Sermons

Summary: It is not so much that we find or create our identity but that we receive it... from God.

Title: Finding Your Identity

Text: Colossians 2:6-7

Thesis: It is not so much that we find or create our identity but that we receive it… from God.

Introduction:

Nicolas Sarkozy, President of France has proposed a decree that would ban anyone from wearing religious symbols of any kind. The decree is aimed particularly at forbidding Muslim women from wearing their traditional burqa with a full-faced veil. However the decree is broad enough that it would ban any religious symbol.

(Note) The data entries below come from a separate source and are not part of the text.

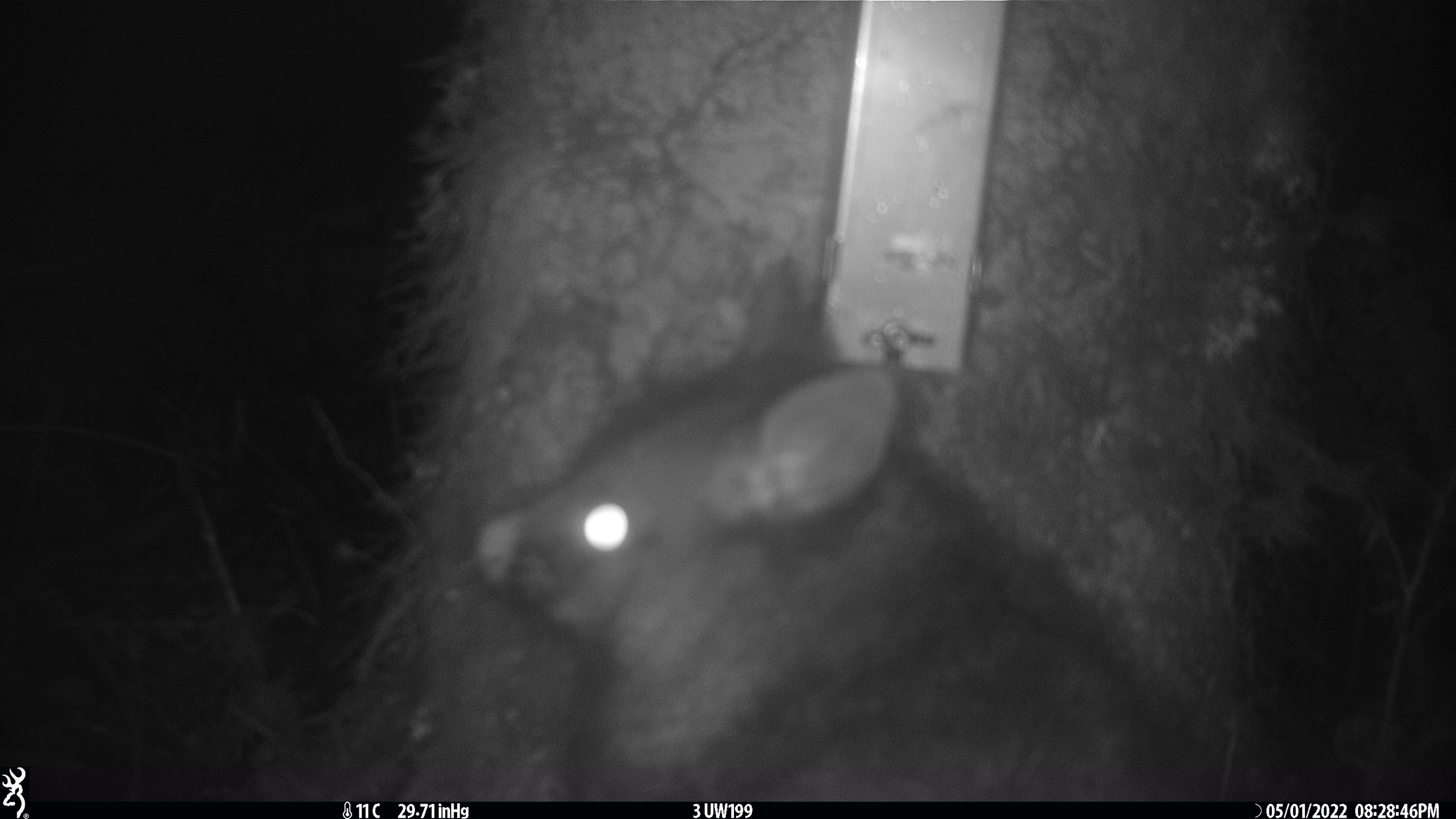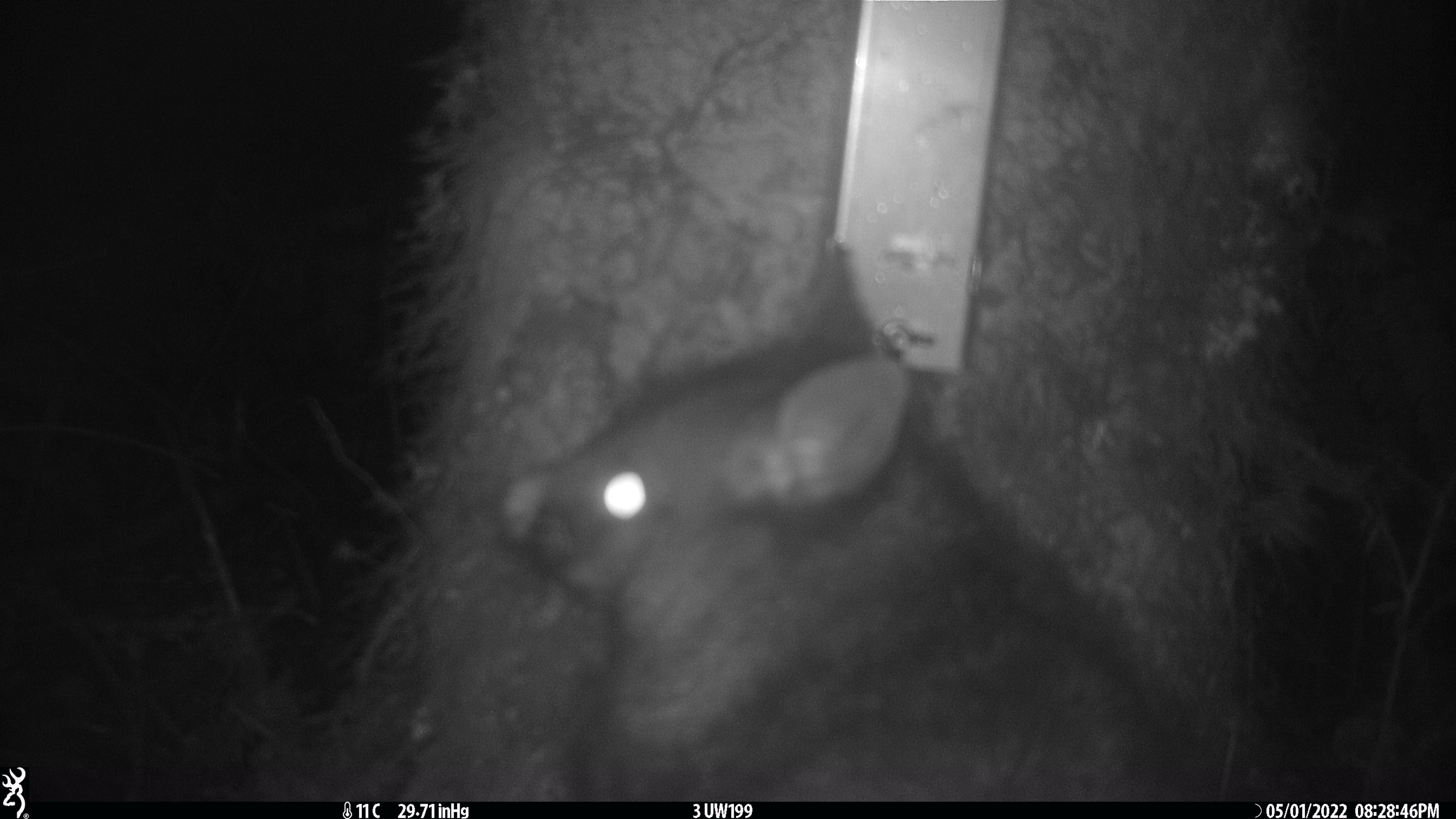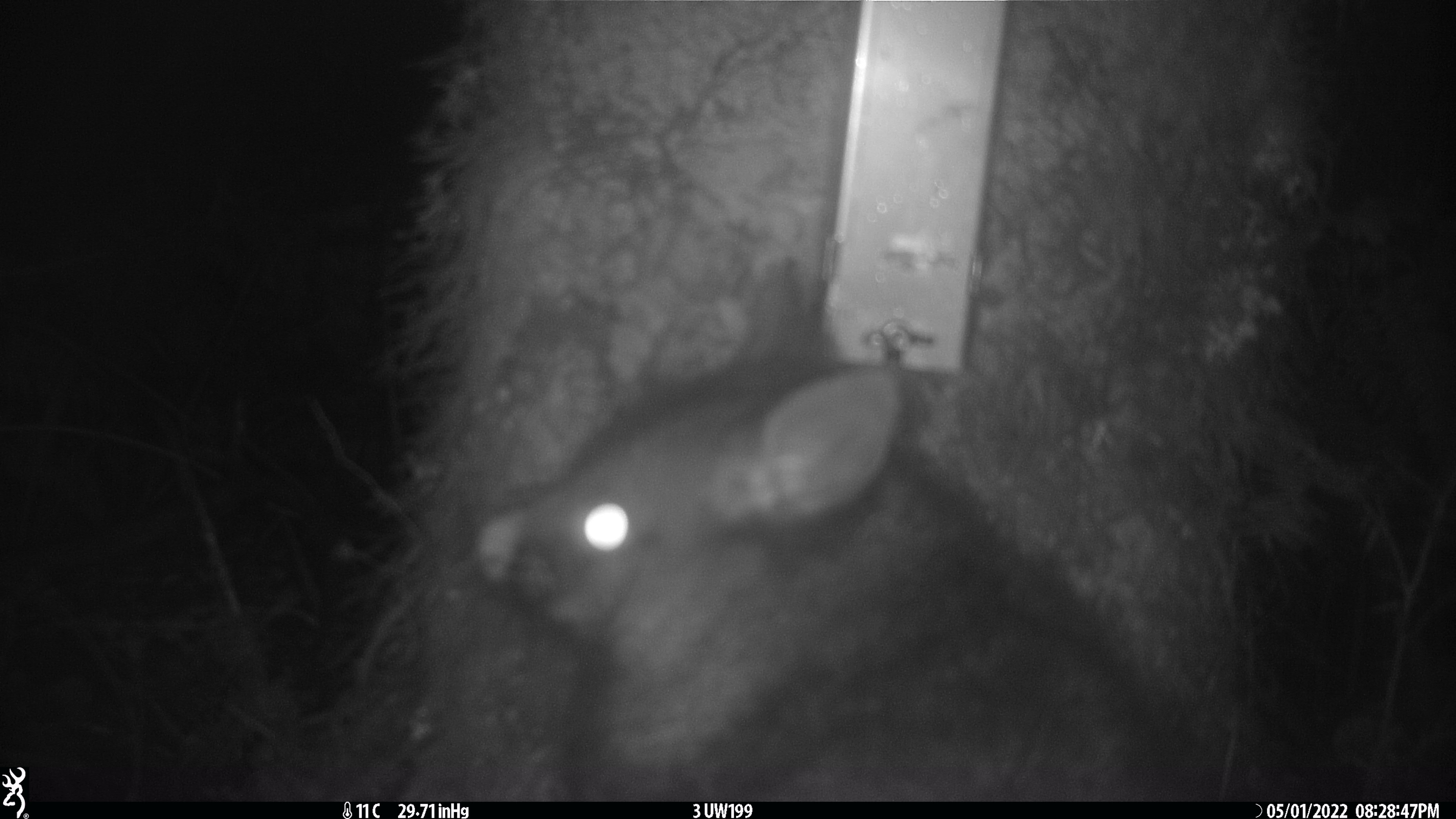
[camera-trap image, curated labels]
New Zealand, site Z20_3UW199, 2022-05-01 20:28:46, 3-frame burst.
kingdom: Animalia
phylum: Chordata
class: Mammalia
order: Diprotodontia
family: Phalangeridae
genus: Trichosurus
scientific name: Trichosurus vulpecula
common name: common brushtail possum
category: possum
Possum (common brushtail possum) (Trichosurus vulpecula).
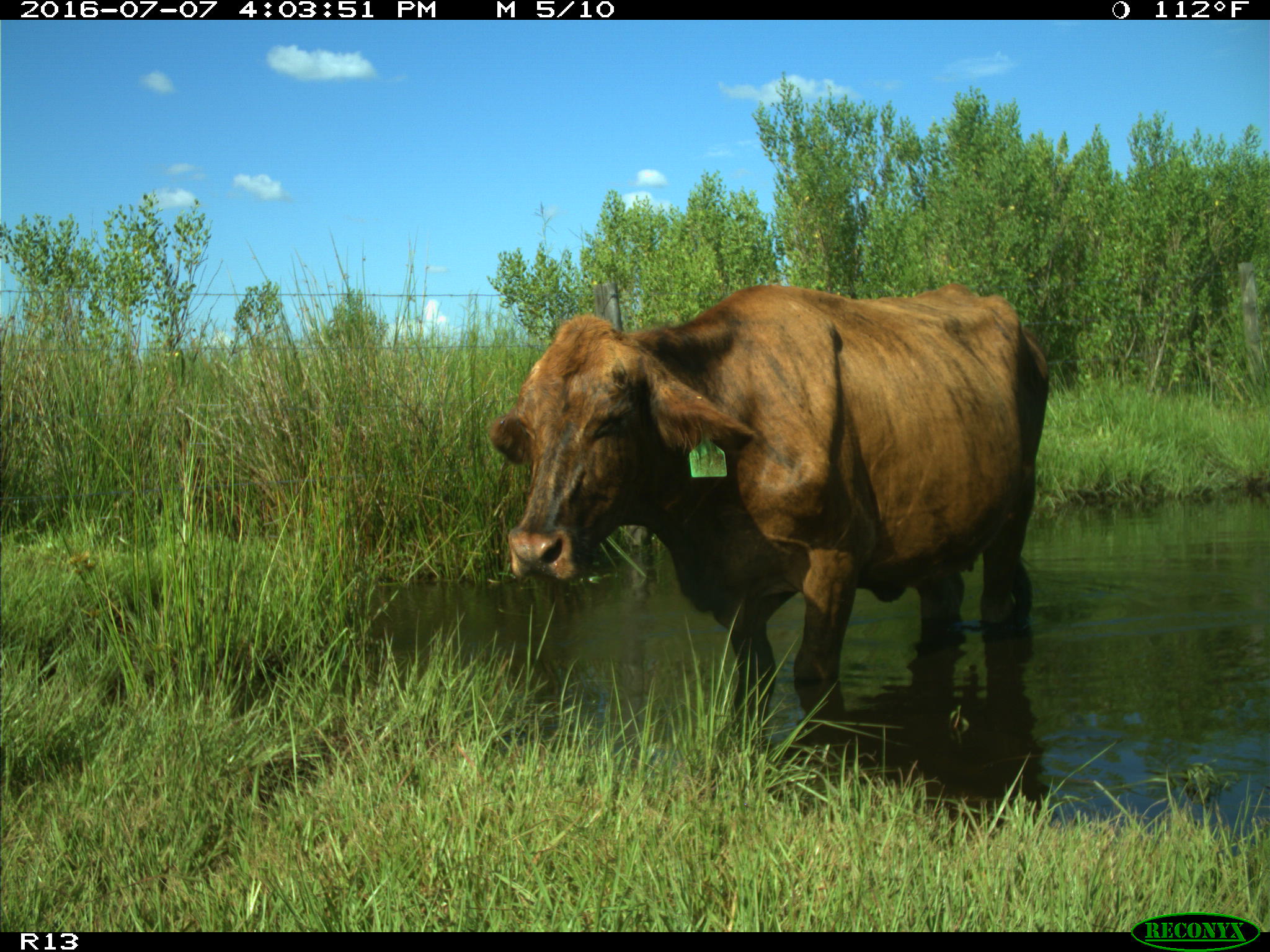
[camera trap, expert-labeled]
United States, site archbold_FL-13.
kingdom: Animalia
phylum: Chordata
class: Mammalia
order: Artiodactyla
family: Bovidae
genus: Bos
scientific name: Bos taurus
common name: domestic cow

President Sarkozy’s contention is that the French people are being divided by a myriad of diverse religious expressions and therefore can no longer focus on their common identity as the people of France. Homiletics Magazine puts it, “The emphasis should be on being French first, secular second and religious a distant third, at best (but probably not at all).” The idea is that the powers that be in France want the people of France to rally around the flag… the nation being the unifying factor rather than the divisiveness of individual religious preferences. (Homiletics, July 2010, P. 31)

In the July 26, 2010 issue of Time magazine I read that there are an estimated 5 million Muslims living in France and of those 5 million, 2,000 wear the full-face Islamic burqa veil. In a country of 65, 447,324 people, 2,000 does not seem to be very many. However, on July 13 the National Assembly passed a draft law declaring that “no one can, in the public space, wear clothing intended to hide the face.” (Bobby Ghosh, The Moment, Time Magazine, July 26, 2010, p. 11)

The French are wondering what it means to be French.

The bible acknowledges the reality of the existence of our many and varied identities. The inference is that our varied identities can serve to define us and even divide us. So God’s answer to our dissimilarities is to focus on our single similarity… our identity in Christ.

Paul wrote, “You are all Children of God through faith in Christ Jesus… there is neither Jew nor Greek, slave nor free, male nor female, for you are all one in Christ Jesus.” Galatians 3:26-28

Similarly in Colossians he wrote, “Here there is no Greek or Jew, circumcised or uncircumcised, barbarian, Scythian, slave or free, but Christ is all and is in all.” Colossians 3:11

Race and ethnicity can be divisive. Socio-economic status can be divisive. Gender can be divisive. Politics can be divisive. Nationalism can be divisive. Religion can be divisive. If, as a Christians, our respective identities are rooted in race or in socio-economic status or in gender or in political affiliation or love for country or religious practice… we are people at odds with each other. God’s will is that despite the many things that distinguish us and can potentially divide us, we all find our identity in Christ.

Our text today begins with these words: “So then, just as you received Christ Jesus as Lord, continue to live in him…”

That means that we all live our lives conscious or aware of the presence of Christ in our lives. All our distinctive take a lesser role. Our lives are not defined by our wealth or poverty, our maleness or our femaleness, our race or our ethnicity and so on. We are in Christ and Christ is in us and it is our identity in Christ that defines who we are and how we think and what we do.

That’s why it is important that we find our identity in Christ who is all and is in all. That is why we are urged to continue to live in Christ by being rooted in Christ.

I. Rooted in Christ

As you have received Christ as Lord, continue to live in him, rooted… in him. Colossians 2:6-7

The first picture we have is that of a tree that is rooted deeply in the soil. Just as a tree draws its nourishment from the soil, so we draw our nourishment and strength from Christ.

We generally think of ourselves as being rooted in a place.

Remember the man named Jed, who barely kept his family fed. And then one day he out hunting for some food and up from the ground came a bubbling crude… oil that is. So ole Jed became a millionaire. He loaded up his old truck with all his earthly possessions, Granny, his daughter Ellie Mae and his nephew Jethrow and they moved to Beverly Hills, CA. Despite their posh new community and their beautiful new home and the cement pond their Tennessee roots continued to affect every aspect of their lives… the way they treated people, the kind of food they ate, their attitude toward money and possessions. Jed was firmly rooted in the hills of Tennessee and those roots gave him stability in the Hills of Beverly.